Huevos: 326 gs. (después de quitarles la cáscara) – patatas: 674 gs. (peladas y limpias) – cebolla: 451 gs. (peladas y limpias) – 3 dientes de ajo (opcional)– sal (al gusto) – aceite de oliva (yo prefiero el virgen extra, pero, a quien le resulte muy fuerte el sabor, puede usar oliva suave o girasol).

Explicación para el cálculo de las cantidades

Empezamos siempre echando la cantidad de huevos que nos parezcan necesarios. Una vez que los pesemos sin cáscara, calculamos la parte proporcional de patatas y cebolla.

Pongamos por ejemplo que nos salen 410 gs. de huevos. Pues calculamos que si:

para 326 gs. de huevos……………..674 gs. de patatas

para 410 gs. de huevos………………gs. de patatas.

Multiplicamos 410 x 674 y lo dividimos entre 326,

lo que nos daría 848 gs. de patatas.

Después, haremos lo mismo con la cantidad de cebolla.

para 326 gs. de huevos……………..451 gs. de cebollas

para 410 gs. de huevos………………gs. de cebollas.

Multiplicamos 410 x 451 y lo dividimos entre 326,

lo que nos daría 567 gs. de cebollas.

Y ya está.

El que pruebe a hacerlo con estas medidas, puede después corregir las cantidades de cada cosa, hasta que dé con su punto ideal.

Elaboración

Partimos los huevos, los pesamos y los dejamos en un bol en la nevera, hasta el momento de usarlos.

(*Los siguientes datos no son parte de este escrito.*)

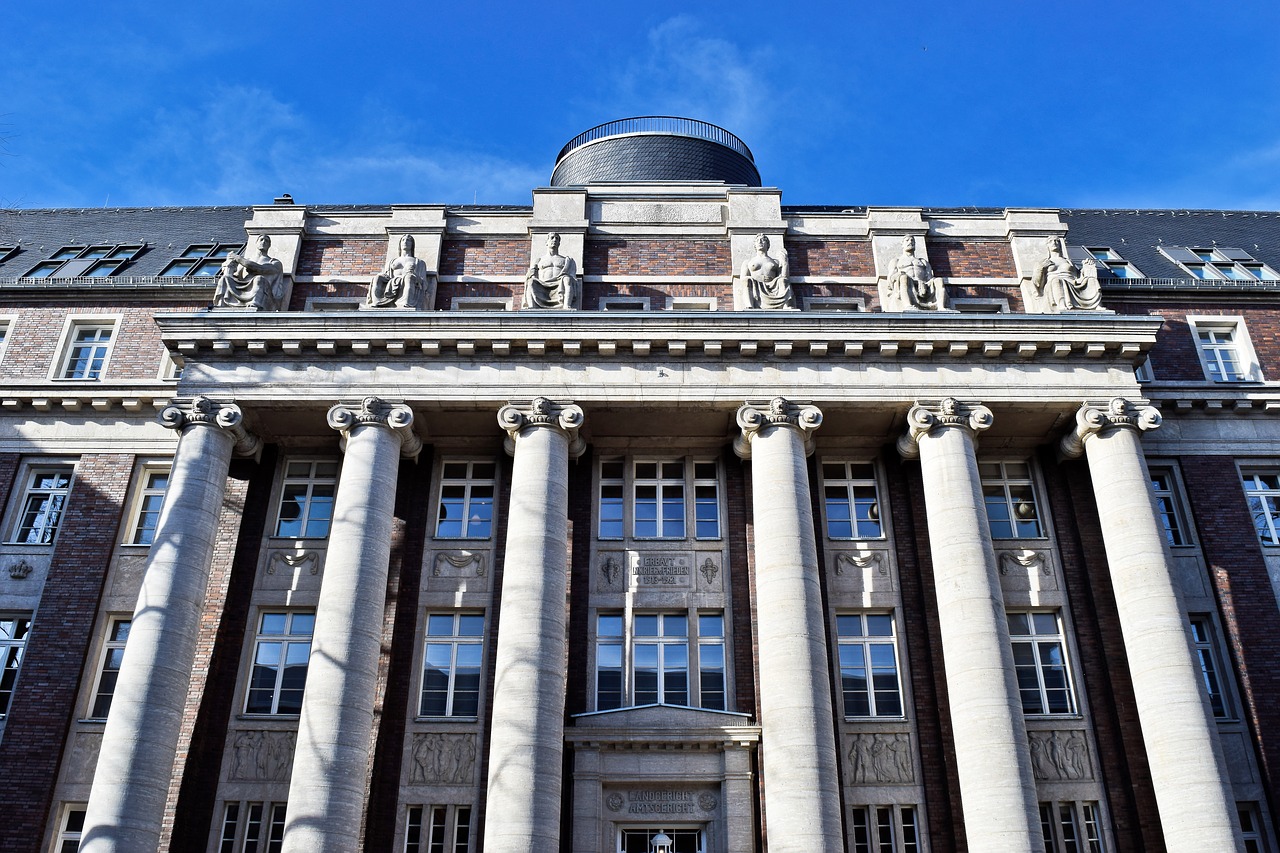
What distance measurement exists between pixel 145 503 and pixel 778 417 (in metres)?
14.2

Después pelamos y pesamos las patatas y las cebollas.

Picamos las patatas en trozos o rodajas (yo las prefiero en taquitos pequeños o cuadraditos) y las lavamos bien, añadimos los dientes de ajo picados y las cebollas (a mí me gustan en trozos de un tamaño medio, que se note, pero a quien no le haga mucha gracia la cebolla, puede picarla menudita, teniendo cuidado después de que no se queme). Salamos a nuestro gusto, revolviéndolo todo bien.

El tipo de patatas y de cebollas influye en el resultado de la tortilla, lógicamente. Si las cambiamos, aunque siempre la hagamos igual, su sabor y textura también podrían cambiar.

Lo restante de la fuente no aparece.